_Work to complete_
Reproduce verbatim every line from the start of the entries down through the line containing "which is farthest from the camera?", inclusive of both ends. Leave the pictures out of your output.

_Given entries_
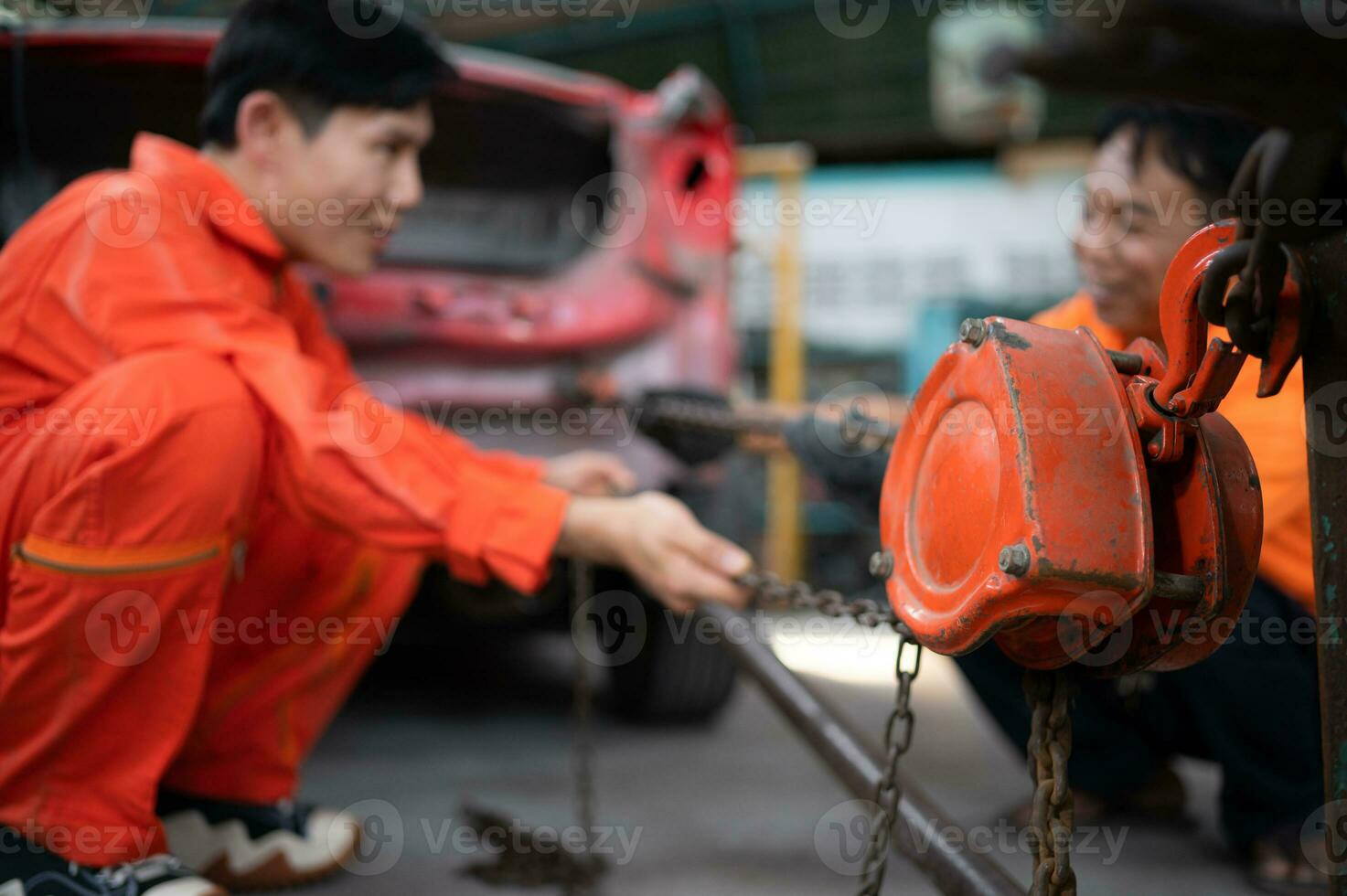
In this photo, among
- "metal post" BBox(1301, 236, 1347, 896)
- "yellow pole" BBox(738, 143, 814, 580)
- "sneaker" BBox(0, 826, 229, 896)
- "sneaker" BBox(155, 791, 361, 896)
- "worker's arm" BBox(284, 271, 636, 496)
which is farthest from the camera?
"yellow pole" BBox(738, 143, 814, 580)

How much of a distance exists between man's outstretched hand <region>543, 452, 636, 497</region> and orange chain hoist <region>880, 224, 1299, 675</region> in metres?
0.93

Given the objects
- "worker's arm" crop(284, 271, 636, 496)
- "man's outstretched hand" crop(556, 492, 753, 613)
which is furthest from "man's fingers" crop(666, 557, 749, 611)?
"worker's arm" crop(284, 271, 636, 496)

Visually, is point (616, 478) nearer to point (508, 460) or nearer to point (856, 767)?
point (508, 460)

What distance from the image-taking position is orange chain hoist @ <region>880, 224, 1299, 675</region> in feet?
2.39

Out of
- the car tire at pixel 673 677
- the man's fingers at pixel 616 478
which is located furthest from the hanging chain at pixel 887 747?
the car tire at pixel 673 677

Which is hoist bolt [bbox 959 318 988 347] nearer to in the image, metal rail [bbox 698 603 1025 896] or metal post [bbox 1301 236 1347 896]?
metal post [bbox 1301 236 1347 896]

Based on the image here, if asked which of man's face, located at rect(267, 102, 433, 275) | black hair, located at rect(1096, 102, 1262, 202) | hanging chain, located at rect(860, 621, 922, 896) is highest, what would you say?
black hair, located at rect(1096, 102, 1262, 202)

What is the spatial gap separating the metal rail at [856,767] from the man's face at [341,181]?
749 millimetres

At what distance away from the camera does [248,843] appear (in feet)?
4.82

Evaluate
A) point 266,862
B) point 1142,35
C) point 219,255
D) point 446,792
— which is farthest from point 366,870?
point 1142,35

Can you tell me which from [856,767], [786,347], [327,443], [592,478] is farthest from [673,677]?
[786,347]

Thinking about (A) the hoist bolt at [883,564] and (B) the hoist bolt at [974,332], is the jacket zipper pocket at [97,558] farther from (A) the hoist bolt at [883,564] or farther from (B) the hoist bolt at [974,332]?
(B) the hoist bolt at [974,332]

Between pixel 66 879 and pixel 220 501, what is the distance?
1.40ft

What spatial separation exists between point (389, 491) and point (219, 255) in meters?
0.48
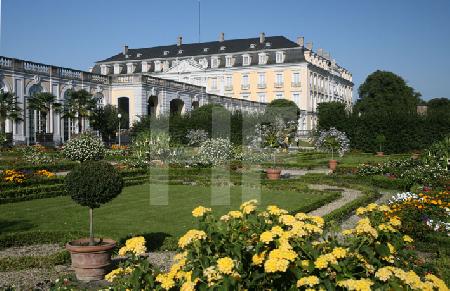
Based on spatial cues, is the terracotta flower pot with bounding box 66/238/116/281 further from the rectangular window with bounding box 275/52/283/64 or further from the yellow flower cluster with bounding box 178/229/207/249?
the rectangular window with bounding box 275/52/283/64

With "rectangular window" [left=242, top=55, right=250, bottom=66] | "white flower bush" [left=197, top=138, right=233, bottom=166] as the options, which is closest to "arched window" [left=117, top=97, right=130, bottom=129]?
"white flower bush" [left=197, top=138, right=233, bottom=166]

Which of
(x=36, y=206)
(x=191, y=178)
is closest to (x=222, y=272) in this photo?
(x=36, y=206)

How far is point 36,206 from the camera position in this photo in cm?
1233

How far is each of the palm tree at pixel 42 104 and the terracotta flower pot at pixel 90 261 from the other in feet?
85.1

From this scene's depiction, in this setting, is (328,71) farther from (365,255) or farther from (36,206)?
(365,255)

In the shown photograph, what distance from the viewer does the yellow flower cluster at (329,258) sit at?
3.44m

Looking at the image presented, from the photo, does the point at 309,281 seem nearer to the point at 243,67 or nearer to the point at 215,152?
the point at 215,152

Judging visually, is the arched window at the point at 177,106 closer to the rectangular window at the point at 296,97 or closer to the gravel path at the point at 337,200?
the rectangular window at the point at 296,97

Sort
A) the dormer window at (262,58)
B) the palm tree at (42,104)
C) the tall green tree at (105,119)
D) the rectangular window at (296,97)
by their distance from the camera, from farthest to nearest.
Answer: the rectangular window at (296,97)
the dormer window at (262,58)
the tall green tree at (105,119)
the palm tree at (42,104)

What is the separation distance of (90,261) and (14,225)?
406 centimetres

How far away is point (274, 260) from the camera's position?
336 cm

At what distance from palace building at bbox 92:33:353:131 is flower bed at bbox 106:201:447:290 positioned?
55.1 metres

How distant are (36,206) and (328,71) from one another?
60117 mm

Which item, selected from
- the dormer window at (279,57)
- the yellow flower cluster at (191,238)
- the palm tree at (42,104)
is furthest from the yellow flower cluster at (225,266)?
the dormer window at (279,57)
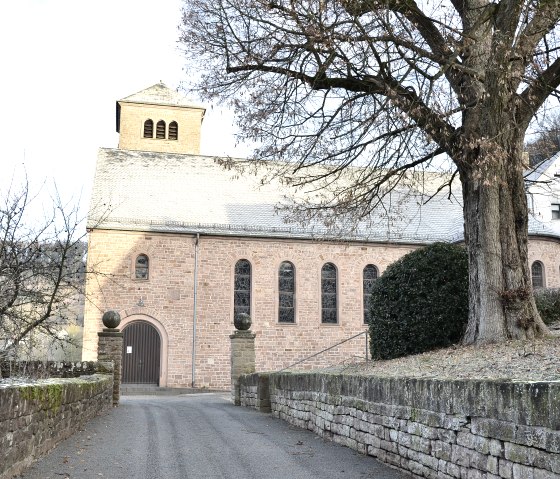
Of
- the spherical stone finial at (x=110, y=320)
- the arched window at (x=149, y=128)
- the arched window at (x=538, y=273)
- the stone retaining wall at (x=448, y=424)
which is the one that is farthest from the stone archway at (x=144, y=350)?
the stone retaining wall at (x=448, y=424)

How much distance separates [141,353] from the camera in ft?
84.1

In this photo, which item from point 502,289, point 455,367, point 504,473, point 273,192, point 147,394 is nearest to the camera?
point 504,473

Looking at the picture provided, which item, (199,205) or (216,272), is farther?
(199,205)

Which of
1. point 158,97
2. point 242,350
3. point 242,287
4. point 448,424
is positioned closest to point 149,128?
point 158,97

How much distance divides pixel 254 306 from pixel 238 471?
63.1 feet

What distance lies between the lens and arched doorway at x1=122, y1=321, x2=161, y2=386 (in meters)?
25.5

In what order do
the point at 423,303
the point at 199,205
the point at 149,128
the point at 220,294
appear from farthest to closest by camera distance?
the point at 149,128, the point at 199,205, the point at 220,294, the point at 423,303

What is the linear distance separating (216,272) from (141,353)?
437cm

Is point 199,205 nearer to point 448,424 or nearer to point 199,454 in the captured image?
point 199,454

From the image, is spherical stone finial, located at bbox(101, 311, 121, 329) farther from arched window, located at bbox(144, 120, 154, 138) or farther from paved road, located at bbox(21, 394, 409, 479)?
arched window, located at bbox(144, 120, 154, 138)

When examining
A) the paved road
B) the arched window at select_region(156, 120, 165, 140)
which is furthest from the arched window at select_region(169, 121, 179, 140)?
the paved road

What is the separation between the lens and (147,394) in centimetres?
2388

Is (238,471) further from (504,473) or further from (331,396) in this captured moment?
(504,473)

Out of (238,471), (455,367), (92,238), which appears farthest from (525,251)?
(92,238)
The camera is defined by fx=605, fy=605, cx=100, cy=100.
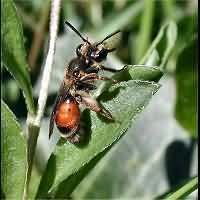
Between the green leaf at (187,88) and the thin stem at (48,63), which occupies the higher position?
the thin stem at (48,63)

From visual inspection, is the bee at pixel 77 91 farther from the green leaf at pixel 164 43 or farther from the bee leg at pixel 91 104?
the green leaf at pixel 164 43

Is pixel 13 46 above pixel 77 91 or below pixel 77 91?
above

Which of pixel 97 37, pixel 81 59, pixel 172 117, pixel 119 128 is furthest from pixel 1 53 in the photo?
pixel 97 37

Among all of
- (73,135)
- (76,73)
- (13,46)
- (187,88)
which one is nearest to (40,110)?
(73,135)

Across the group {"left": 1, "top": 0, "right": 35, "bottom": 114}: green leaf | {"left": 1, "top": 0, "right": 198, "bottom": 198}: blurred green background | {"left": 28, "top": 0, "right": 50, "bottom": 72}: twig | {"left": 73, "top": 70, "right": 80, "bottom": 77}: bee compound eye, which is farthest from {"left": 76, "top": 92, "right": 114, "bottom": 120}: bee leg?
{"left": 28, "top": 0, "right": 50, "bottom": 72}: twig

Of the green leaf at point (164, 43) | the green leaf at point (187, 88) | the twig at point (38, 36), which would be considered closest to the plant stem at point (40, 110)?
the green leaf at point (164, 43)

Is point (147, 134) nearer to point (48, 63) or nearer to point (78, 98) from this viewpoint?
point (78, 98)

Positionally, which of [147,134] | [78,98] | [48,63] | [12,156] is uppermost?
[48,63]
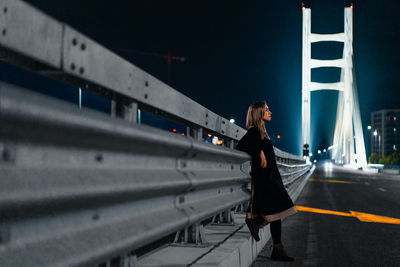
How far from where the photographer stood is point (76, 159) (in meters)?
1.85

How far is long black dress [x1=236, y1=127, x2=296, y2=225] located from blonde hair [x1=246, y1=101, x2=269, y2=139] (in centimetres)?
5

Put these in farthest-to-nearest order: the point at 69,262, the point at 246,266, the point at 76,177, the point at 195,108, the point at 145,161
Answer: the point at 246,266, the point at 195,108, the point at 145,161, the point at 76,177, the point at 69,262

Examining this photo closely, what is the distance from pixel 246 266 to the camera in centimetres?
419

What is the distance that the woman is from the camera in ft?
15.5

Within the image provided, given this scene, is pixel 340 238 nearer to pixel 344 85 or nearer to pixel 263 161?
pixel 263 161

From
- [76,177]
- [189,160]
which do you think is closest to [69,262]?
[76,177]

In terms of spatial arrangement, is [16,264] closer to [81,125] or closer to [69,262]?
[69,262]

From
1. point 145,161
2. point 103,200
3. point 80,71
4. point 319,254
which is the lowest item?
point 319,254

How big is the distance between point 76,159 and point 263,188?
10.6ft

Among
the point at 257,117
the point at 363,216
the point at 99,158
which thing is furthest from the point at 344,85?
the point at 99,158

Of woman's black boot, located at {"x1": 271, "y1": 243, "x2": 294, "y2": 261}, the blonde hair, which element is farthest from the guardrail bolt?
the blonde hair

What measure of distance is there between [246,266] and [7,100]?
3179 millimetres

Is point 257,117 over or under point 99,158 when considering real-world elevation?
over

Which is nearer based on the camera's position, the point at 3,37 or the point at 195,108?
the point at 3,37
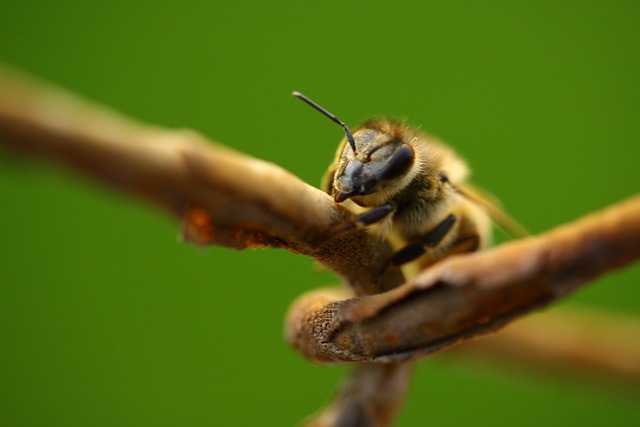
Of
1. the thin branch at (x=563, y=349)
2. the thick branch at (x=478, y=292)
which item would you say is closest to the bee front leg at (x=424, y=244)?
the thick branch at (x=478, y=292)

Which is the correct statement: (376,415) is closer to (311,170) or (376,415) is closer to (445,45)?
(311,170)

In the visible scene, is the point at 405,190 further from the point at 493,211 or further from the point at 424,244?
the point at 493,211

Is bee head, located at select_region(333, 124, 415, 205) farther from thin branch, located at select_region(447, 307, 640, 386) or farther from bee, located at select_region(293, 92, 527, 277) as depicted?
thin branch, located at select_region(447, 307, 640, 386)

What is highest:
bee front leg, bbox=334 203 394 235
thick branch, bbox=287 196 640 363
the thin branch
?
the thin branch

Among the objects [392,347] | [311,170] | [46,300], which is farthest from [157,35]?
[392,347]

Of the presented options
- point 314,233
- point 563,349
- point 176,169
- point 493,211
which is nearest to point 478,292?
point 314,233

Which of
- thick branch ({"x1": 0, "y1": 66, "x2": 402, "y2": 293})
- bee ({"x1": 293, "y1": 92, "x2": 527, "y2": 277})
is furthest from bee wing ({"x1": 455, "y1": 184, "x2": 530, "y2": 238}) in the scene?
thick branch ({"x1": 0, "y1": 66, "x2": 402, "y2": 293})

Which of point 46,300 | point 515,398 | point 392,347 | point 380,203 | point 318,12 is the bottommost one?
point 392,347
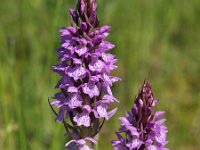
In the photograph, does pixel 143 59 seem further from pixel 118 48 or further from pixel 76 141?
pixel 76 141

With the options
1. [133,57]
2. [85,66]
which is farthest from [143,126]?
[133,57]

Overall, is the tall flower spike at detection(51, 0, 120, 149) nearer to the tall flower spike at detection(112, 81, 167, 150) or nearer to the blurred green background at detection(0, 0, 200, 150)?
the tall flower spike at detection(112, 81, 167, 150)

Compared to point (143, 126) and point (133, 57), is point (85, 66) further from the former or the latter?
point (133, 57)

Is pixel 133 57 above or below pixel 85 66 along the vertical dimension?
above

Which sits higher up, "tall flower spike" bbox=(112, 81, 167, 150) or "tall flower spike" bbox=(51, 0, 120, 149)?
"tall flower spike" bbox=(51, 0, 120, 149)

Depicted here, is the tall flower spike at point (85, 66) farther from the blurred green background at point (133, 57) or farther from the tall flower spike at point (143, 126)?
the blurred green background at point (133, 57)

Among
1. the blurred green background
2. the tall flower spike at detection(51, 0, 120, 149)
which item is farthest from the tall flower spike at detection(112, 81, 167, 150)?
the blurred green background

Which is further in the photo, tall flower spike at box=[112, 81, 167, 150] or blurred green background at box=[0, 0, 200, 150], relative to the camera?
blurred green background at box=[0, 0, 200, 150]
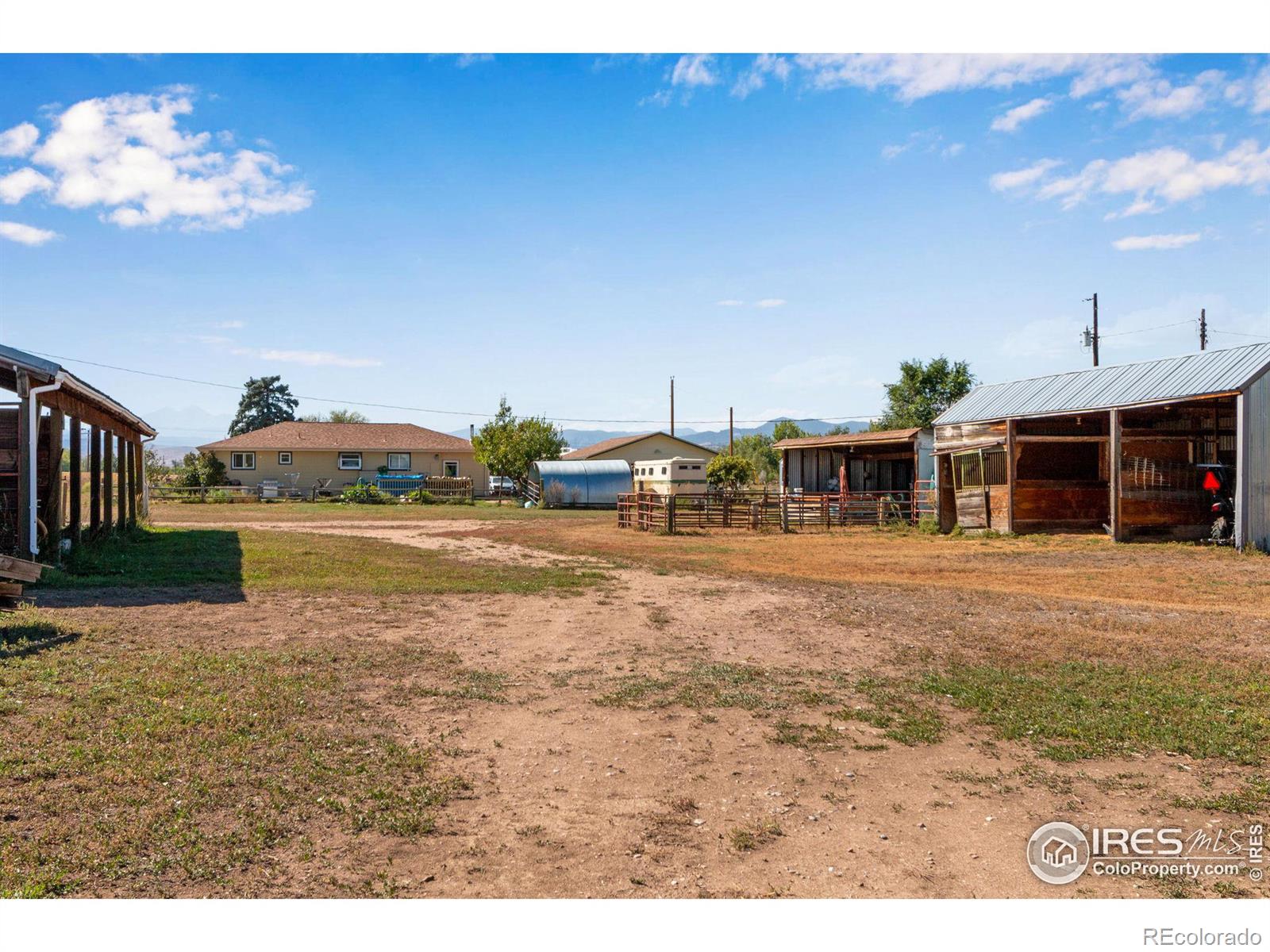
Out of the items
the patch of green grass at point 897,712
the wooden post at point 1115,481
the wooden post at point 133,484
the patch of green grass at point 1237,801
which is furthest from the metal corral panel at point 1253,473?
the wooden post at point 133,484

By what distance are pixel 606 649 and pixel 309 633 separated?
11.4ft

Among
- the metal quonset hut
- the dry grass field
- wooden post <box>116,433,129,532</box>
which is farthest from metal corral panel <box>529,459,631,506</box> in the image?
the dry grass field

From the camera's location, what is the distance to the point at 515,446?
163 ft

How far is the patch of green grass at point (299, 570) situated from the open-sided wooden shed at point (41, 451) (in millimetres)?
684

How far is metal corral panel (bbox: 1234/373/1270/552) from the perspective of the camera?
1862 cm

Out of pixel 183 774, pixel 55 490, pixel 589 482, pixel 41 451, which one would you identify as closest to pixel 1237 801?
pixel 183 774

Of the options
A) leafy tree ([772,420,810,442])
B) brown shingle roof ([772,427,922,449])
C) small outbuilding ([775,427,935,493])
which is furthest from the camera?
leafy tree ([772,420,810,442])

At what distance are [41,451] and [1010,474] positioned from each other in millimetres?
23680

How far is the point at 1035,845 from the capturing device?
4.58 meters

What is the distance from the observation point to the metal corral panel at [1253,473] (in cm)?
1862

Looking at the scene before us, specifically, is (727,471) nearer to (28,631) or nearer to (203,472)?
(203,472)

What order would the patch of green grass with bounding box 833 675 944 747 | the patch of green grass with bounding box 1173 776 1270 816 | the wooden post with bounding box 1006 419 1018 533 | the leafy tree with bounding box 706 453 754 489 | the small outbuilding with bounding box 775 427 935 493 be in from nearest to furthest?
1. the patch of green grass with bounding box 1173 776 1270 816
2. the patch of green grass with bounding box 833 675 944 747
3. the wooden post with bounding box 1006 419 1018 533
4. the small outbuilding with bounding box 775 427 935 493
5. the leafy tree with bounding box 706 453 754 489

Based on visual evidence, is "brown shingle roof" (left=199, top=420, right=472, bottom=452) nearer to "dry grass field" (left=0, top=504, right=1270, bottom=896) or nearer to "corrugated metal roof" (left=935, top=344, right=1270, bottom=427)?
"corrugated metal roof" (left=935, top=344, right=1270, bottom=427)

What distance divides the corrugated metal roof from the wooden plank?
73.5ft
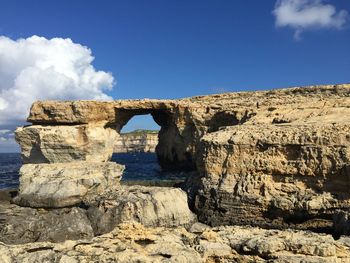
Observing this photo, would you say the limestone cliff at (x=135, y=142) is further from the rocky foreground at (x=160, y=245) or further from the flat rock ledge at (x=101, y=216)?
the rocky foreground at (x=160, y=245)

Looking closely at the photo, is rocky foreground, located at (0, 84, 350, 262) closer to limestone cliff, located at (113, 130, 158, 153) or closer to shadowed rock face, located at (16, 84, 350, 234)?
shadowed rock face, located at (16, 84, 350, 234)

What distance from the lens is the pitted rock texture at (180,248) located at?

_Task output_
In this photo, among
- "metal post" BBox(1301, 236, 1347, 896)
- "yellow pole" BBox(738, 143, 814, 580)
- "sneaker" BBox(0, 826, 229, 896)
- "sneaker" BBox(155, 791, 361, 896)
- "worker's arm" BBox(284, 271, 636, 496)
which is farthest from the camera?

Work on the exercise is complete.